A question I’d long stopped asking myself.

I said, “It can be challenging, Lee. But it’s not that different from the other work I do. From what you do.”

“Uh-uh, I’m sorry, that makes no sense to me.”

“Different tools for trying to fix the world.”

“That’s a really big stretch, Alex—sorry, who am I to judge, your choices are yours.”

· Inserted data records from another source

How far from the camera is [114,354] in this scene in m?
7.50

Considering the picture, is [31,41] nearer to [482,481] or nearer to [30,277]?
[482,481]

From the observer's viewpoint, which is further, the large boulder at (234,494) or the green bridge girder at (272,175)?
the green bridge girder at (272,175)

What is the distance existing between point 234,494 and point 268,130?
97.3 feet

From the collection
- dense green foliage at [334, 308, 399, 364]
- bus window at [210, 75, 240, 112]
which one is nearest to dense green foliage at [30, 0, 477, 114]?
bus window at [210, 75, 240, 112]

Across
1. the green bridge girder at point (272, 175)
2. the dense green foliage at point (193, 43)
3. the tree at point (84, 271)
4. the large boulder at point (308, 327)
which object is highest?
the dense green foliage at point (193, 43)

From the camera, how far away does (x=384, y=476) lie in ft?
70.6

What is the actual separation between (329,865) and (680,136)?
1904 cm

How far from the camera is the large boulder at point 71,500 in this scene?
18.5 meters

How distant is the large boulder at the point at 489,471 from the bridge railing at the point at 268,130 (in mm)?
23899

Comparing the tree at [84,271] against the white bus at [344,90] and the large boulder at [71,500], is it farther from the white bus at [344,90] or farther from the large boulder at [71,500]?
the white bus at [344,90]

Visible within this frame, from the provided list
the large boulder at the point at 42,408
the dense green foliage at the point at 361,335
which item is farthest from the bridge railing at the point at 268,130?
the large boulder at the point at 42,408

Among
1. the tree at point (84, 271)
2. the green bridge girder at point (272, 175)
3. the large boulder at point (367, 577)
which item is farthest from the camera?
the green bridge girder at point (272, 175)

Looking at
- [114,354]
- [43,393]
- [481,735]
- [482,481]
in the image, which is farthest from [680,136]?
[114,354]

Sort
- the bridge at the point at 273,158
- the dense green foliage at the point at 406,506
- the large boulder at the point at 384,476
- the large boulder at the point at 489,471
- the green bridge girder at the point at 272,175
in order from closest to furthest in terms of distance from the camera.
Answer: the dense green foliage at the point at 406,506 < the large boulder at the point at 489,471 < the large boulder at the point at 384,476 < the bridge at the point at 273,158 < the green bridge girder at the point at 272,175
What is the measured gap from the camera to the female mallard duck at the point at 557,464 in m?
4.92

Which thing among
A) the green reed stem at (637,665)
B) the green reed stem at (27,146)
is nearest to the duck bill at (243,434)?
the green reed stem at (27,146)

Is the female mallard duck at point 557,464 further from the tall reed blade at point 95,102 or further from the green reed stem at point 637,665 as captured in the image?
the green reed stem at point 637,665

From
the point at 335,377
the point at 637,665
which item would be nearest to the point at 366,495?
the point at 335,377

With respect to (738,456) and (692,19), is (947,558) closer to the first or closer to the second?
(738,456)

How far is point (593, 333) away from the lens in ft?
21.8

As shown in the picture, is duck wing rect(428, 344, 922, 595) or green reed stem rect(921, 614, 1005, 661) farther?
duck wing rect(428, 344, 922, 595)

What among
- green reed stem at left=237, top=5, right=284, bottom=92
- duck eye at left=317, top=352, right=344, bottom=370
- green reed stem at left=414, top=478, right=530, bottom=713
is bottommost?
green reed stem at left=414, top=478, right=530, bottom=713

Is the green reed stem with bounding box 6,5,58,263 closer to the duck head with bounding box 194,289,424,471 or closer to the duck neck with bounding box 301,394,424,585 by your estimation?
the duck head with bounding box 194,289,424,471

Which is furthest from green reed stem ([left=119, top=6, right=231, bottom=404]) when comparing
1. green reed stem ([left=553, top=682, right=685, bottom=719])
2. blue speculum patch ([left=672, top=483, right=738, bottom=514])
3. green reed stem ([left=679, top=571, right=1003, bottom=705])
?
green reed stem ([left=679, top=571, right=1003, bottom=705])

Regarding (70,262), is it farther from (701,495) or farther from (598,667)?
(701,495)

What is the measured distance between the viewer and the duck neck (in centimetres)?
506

Neither of us talked for a few moments.

Lee said, “Got a local anesthetic?”

“For what?”

“The acute pain of admitting you could conceivably be right.”

I laughed.

She said, “Don’s always telling me my world’s too dark. I deny it and when he picks the wrong time to say it, I tell him writing screenplays is a juvenile attempt to avoid reality. But sometimes…like the case I was working on this morning. Fourteen-year-old referred for learning disabilities. I do a full battery and find subtest patterns suggesting a brain anomaly. They do an MRI and it’s a glioblastoma. Diffuse, not multiforme, so that’s at least a positive.”

She let out a soft gust of arid laughter. “The helping professions.”

I said, “At least we’re doing good deeds.”

“If you say so…yes, of course we are. But still…a two-year-old. Shit. ”

She inhaled deeply, leaned over and got close enough for a kiss.

“Saucedo,” she said. “Victoria Saucedo.”